■ **How to complete this task**
Leave out the pictures, and retype the remaining data exactly.

■ **Dataset section**
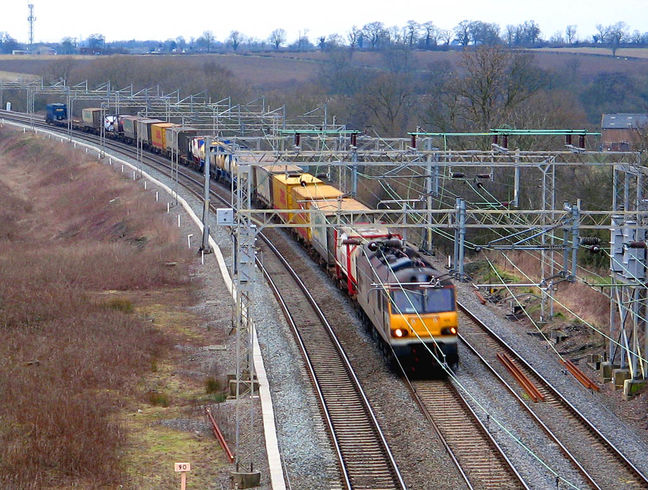 Rail Cargo Transport Breaks Record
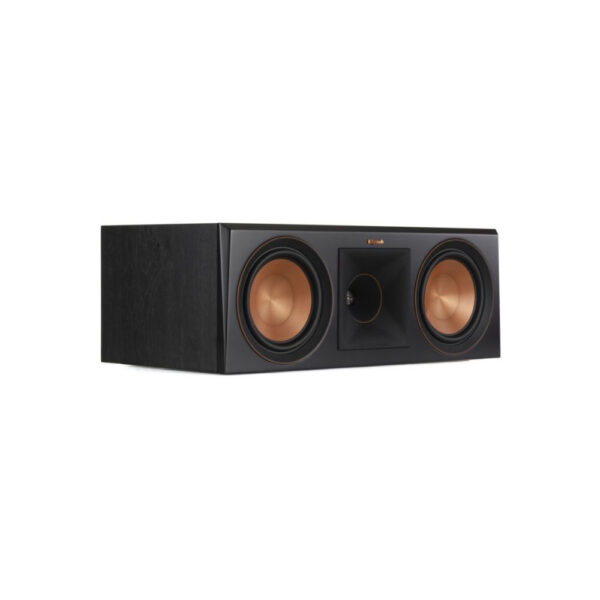 Klipsch RP-500C Centre Speaker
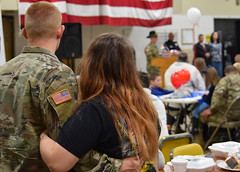Commander's Words (Georgia National Guard) Tags: 48thibct deployment deploymentceremony canton cherokeecounty northgeorgia communitysupport cavalry armynationalguard nationalguard citizensoldiers afghanistan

■ **Reply to the exercise**
 Rail Cargo Transport Breaks Record
 Klipsch RP-500C Centre Speaker
Commander's Words (Georgia National Guard) Tags: 48thibct deployment deploymentceremony canton cherokeecounty northgeorgia communitysupport cavalry armynationalguard nationalguard citizensoldiers afghanistan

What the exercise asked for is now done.